===== RECORD SET =====

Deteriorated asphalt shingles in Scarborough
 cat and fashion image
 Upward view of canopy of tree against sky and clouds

=====
===== RECORD SET =====

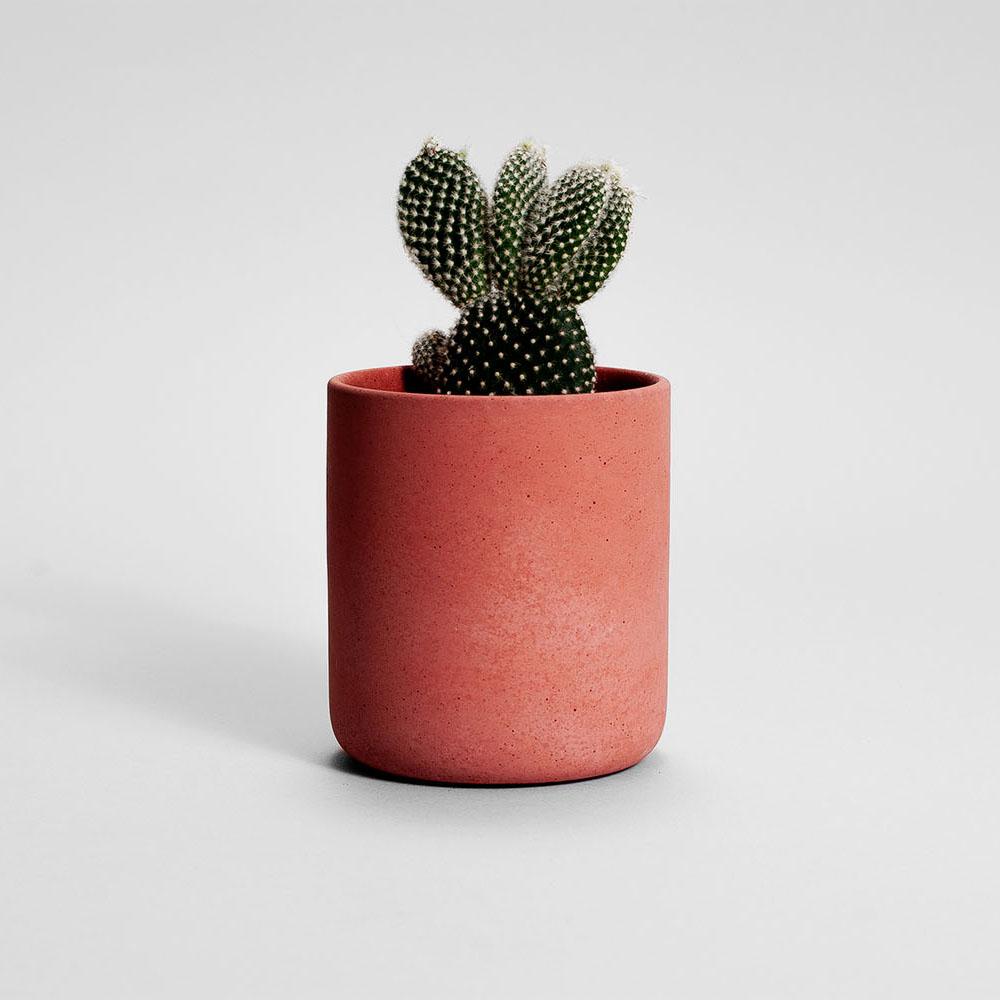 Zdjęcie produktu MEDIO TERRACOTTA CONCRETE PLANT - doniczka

=====
===== RECORD SET =====

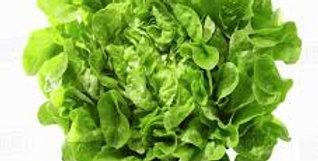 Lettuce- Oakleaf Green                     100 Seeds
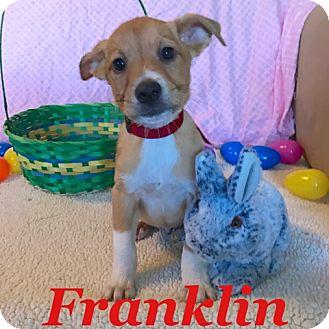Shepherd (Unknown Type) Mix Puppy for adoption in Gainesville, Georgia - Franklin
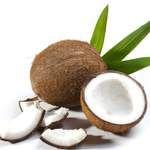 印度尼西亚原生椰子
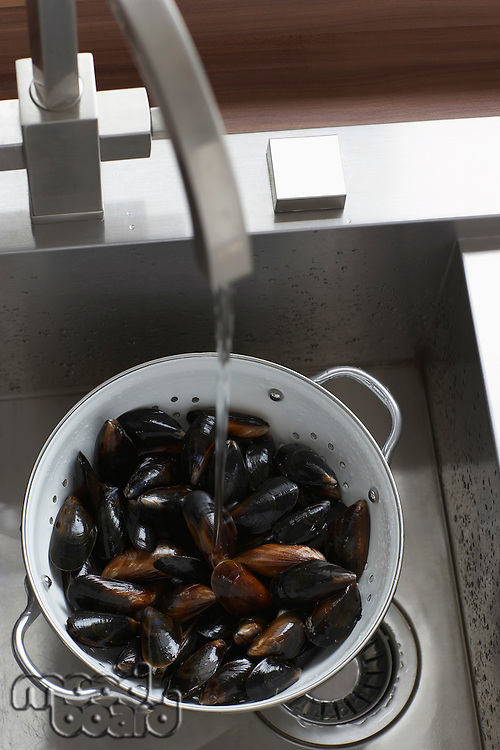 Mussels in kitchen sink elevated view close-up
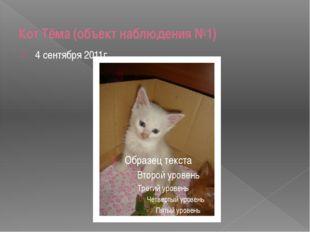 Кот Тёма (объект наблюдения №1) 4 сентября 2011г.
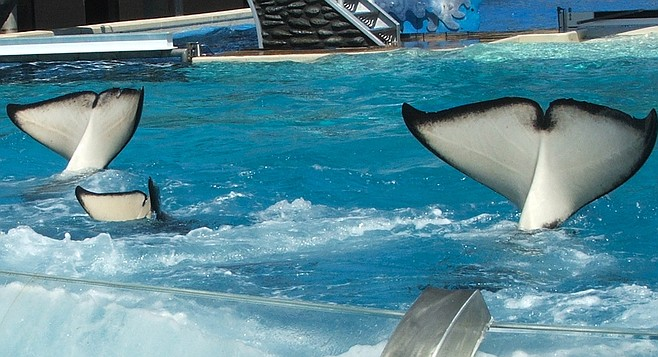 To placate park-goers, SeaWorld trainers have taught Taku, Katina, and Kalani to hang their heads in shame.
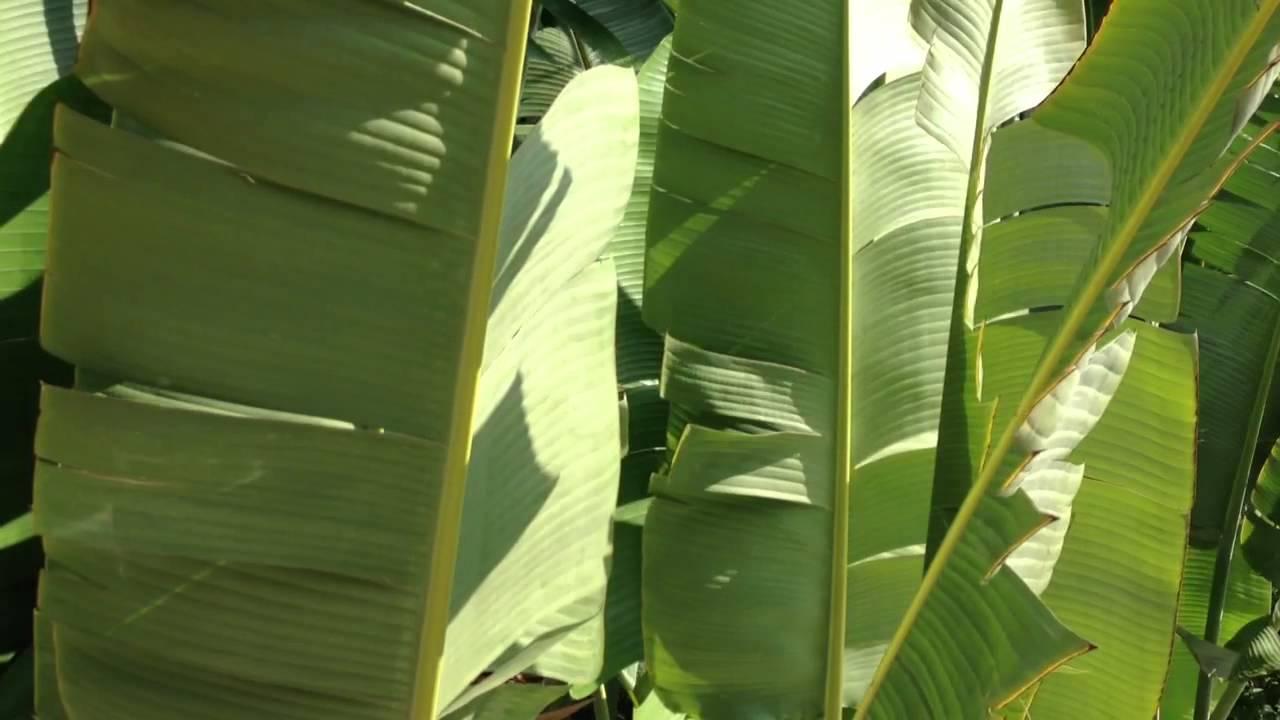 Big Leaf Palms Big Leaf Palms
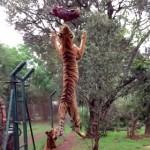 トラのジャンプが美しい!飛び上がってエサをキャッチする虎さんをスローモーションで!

=====

Nothing but the lines above from the one containing "Deteriorated asphalt shingles in Scarborough" through the one containing "Upward view of" should appear in the answer, each repeated exactly.

▶ [YOUR RESPONSE]
Deteriorated asphalt shingles in Scarborough
 cat and fashion image
 Upward view of canopy of tree against sky and clouds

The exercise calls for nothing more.